## WHAT IS NEEDED
From the data below, set down exactly the lines between the one holding "Casa de Ríos" and the one holding "GILLETTE Кассеты сменные", inclusive, and no others.

## PROVIDED RECORDS

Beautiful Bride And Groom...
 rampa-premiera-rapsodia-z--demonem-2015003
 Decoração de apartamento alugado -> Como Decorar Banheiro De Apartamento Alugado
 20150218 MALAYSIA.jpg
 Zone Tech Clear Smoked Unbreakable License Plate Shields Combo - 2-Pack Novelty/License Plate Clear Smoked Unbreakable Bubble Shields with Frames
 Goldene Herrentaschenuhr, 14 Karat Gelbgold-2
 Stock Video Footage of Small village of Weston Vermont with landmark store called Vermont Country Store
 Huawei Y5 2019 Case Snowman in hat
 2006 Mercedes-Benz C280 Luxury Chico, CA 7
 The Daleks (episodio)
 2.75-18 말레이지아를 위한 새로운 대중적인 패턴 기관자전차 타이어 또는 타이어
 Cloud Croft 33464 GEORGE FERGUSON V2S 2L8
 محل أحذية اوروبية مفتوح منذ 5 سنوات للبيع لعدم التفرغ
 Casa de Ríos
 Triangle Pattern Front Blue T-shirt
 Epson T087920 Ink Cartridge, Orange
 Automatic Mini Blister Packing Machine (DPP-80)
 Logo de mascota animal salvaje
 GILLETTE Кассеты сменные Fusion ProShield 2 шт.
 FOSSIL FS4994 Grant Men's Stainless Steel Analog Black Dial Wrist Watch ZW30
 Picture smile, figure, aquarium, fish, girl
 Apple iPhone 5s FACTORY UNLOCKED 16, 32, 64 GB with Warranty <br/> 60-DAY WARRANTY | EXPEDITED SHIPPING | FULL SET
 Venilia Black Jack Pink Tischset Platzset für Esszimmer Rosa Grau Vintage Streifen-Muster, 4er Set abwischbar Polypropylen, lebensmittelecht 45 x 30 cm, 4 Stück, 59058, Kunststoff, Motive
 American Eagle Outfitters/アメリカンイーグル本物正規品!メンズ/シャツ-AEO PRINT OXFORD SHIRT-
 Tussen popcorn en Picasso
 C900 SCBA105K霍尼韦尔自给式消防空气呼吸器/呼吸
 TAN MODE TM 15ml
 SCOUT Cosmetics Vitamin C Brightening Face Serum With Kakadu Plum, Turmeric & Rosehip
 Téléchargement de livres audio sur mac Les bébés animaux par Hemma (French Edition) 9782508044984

## FINISHED EXERCISE
 Casa de Ríos
 Triangle Pattern Front Blue T-shirt
 Epson T087920 Ink Cartridge, Orange
 Automatic Mini Blister Packing Machine (DPP-80)
 Logo de mascota animal salvaje
 GILLETTE Кассеты сменные Fusion ProShield 2 шт.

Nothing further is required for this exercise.